# 존댓말 공대말 높임말



## gegen33

Is there any difference between the terms 존댓말 공대말 and 높임말? If so, what is it?


----------



## Superhero1

They are almost the same and interchangable except for 공대말. 

높임말 is a genuin Korean word, whereas 존댓말 consists of Chinese characters 존대(尊待) and a genuin our word 말.

We usually use 존댓말 and 높임말 like:

웃어른께는 존댓말(높임말)을 사용해야 한다.
높임법을 지켜서 말을 해야한다. (we don't say 존대법)
잘 모르는 사람에게는 존댓말을 사용해야 한다. (you can use 높임말, however 존댓말 is more natural, I don't know the why.)
존댓말로 말 안했다가 크게 혼났어. (we don't say 높임말 in this case.)


You will have no trouble in using 존댓말 only.


----------



## wildsunflower

"존대법" is still in use, and I believe it will be around for a long time. "높임말" is a newer word.

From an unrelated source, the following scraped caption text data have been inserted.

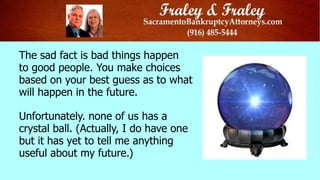 The sad fact is bad things happen
to good people. You make choices
based on your best guess as to what
will happen in the future.
Unfortunately. none of us has a
crystal ball. (Actually, I do have one
but it has yet to tell me anything
useful about my future.)

 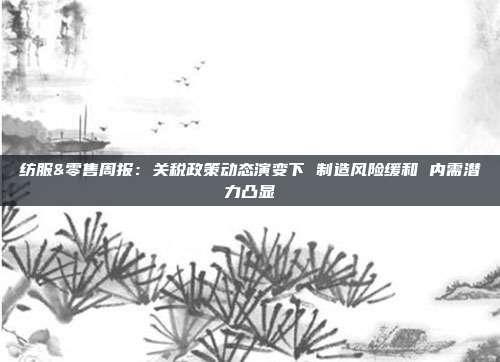 纺服&零售周报:关税政策动态演变下 制造风险缓和 内需潜力凸显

Korean went through many changes since the beginning of the 20th century, if I am not mistaken. It was the time when 한글 started to settle in public usage. There were quite a bit of (often fierce) disputes over the standards of 한글. Since then 한글 was more and more widely used and eventually replaced the original Chinese characters in writing. However, 한자에 기반한 단어 말들, e.g. 존댓말 or 공대말, were regarded with more respect than pure 한글. The dominance of pure 한글 is a recent phenomenon. I believe that is why in some cases pure 한글, e.g. 높임말, feels unnatural.


----------